こうした新しい社会インフラを備え、毎日生活するのに愉しさ、豊かさを感じることができる衛星都市が出現し、この街を愛し、一度出て行っても再び戻ってくる人々によって支えられる「ふるさと」になる、これが生き残り発展する衛星都市の未来だ。
「東京並み」の地方都市はイマイチ
地方都市の未来はどうなるだろうか。結論からいえば、かなり多くの街が衰退というストリームから逃れることができない。人口の高齢化と少子化はすでに何十年も前から叫ばれ、自治体消滅、地方の危機と呼ばれ続けたが、結局国も多くの自治体もこの課題に対しての明確な処方箋を描くことができなかった。
東京と同じように便利さを求め、東京と同じブランドのお店を並べ、「東京並み」の生活を追い求めてきた多くの地方都市に、結局人々が愛着を抱くことはない。東京に似せて作った街ならば、本家本元の東京に行くほうがはるかに豊かで快適な生活を送れるからだ。
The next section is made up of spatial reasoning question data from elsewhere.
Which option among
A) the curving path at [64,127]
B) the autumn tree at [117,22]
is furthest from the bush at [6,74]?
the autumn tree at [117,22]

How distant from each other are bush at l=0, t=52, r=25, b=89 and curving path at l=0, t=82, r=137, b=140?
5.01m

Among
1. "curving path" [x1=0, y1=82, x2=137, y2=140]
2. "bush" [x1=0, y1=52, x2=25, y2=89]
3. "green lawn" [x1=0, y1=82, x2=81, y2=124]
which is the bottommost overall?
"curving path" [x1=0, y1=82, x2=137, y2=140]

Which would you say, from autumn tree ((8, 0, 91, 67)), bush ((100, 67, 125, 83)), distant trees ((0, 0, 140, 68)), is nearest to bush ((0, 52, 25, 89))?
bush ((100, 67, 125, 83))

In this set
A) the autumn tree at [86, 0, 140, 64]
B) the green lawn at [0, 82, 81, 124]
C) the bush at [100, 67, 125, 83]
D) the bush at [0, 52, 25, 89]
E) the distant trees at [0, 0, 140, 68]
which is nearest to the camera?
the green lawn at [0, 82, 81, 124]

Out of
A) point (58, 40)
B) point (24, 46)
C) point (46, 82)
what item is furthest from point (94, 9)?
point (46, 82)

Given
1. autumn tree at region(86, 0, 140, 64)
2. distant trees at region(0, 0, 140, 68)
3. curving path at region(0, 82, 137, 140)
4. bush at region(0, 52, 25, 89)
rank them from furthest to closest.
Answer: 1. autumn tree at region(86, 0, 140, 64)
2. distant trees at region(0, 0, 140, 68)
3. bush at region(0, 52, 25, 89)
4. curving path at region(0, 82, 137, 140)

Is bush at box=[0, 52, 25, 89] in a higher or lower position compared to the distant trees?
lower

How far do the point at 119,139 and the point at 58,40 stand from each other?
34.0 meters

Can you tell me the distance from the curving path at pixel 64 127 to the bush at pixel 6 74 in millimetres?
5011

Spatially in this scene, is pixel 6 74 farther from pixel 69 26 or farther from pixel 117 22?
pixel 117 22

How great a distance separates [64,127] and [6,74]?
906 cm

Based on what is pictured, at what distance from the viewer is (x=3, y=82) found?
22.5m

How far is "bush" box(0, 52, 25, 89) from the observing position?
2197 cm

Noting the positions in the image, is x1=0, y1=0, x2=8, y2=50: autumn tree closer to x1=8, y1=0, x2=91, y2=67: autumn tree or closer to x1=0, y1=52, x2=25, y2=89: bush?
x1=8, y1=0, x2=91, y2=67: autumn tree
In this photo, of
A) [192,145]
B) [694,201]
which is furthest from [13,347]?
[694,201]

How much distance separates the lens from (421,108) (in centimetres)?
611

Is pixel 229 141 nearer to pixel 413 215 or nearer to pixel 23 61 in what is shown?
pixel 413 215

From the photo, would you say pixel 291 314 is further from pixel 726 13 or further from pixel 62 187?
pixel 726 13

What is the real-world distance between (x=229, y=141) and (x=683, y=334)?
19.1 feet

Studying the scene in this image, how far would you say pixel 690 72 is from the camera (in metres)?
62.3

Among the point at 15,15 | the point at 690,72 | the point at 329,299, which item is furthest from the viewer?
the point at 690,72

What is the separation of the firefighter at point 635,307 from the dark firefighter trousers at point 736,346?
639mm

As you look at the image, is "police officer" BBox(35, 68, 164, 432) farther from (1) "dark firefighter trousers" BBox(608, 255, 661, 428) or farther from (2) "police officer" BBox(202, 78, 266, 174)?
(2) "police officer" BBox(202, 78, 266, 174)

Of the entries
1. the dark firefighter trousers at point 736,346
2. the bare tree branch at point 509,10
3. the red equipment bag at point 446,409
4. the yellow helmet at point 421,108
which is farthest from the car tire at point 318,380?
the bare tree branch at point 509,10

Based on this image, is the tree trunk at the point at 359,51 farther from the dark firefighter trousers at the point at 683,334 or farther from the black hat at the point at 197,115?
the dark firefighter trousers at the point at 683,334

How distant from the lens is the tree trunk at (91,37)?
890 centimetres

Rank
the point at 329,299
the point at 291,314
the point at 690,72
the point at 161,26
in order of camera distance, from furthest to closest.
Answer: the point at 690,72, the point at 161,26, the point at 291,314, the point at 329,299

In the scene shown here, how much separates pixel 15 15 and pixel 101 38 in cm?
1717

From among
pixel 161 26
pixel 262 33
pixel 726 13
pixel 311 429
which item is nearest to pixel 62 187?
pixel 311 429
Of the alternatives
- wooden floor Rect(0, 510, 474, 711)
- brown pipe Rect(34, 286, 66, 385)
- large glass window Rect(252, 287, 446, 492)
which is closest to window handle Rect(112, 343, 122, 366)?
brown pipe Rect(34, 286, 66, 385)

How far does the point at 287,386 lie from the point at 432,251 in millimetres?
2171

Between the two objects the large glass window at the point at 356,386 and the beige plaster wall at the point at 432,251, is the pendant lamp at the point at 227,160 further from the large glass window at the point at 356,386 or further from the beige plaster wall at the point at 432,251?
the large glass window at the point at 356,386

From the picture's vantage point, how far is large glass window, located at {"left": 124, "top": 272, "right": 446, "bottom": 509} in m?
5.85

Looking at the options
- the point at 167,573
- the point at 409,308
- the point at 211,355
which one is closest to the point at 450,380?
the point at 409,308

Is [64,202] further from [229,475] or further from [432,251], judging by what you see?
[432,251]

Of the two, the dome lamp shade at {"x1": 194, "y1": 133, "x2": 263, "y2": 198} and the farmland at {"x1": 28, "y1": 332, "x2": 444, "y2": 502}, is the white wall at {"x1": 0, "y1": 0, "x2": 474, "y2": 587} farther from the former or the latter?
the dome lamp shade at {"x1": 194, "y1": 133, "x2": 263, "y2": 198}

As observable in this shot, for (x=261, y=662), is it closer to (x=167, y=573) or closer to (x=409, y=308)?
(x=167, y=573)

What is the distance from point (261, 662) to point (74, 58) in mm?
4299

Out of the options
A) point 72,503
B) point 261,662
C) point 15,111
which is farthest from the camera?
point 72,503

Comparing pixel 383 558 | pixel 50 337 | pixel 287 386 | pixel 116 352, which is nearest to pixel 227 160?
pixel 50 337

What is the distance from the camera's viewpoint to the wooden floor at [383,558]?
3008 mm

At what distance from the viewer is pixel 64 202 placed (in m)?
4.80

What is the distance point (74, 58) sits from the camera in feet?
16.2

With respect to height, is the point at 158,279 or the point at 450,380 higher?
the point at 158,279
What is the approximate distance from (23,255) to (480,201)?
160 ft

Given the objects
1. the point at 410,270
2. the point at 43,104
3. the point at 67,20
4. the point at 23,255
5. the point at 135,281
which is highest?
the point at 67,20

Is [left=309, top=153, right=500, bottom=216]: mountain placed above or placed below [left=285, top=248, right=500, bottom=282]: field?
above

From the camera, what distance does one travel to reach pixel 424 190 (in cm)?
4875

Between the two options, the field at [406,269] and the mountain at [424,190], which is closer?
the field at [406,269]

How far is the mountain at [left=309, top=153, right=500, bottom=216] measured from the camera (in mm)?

だが、多くの人々にとって東京が本当に憧れ、自らの欲望や願いを実現できる街であったのか、地方から東京に出てきた多くの人々が理想と現実の狭間に思い悩み、不安定な仕事と、恐ろしく高い生活コストに心折れてしまう姿も目立つようになった。今さらながら地方に舞い戻っても、満足な仕事はない、若者の数は少なく、結婚しようにも相手の選択肢も狭い。出戻りは地元から後ろ指をさされる。
では日本の地方都市に未来はないのだろうか。地方人に限らず、今や東京っ子ですら、東京での生活に疲れ始めている。正規社員、年功序列で終身雇用が約束されてきたこれまでの時代と異なり、世帯平均年収は95年をピークに大幅にダウンしてしまった。
そして今深刻なのが生活コストのさらなる高騰だ。いっぽうで通勤を前提としない働き方が市民権を持つようになれば、何もただでさえ生活していくのが苦しい東京に拘る必要はなくなる。地方都市に対する見直しが行われる理由がここにある。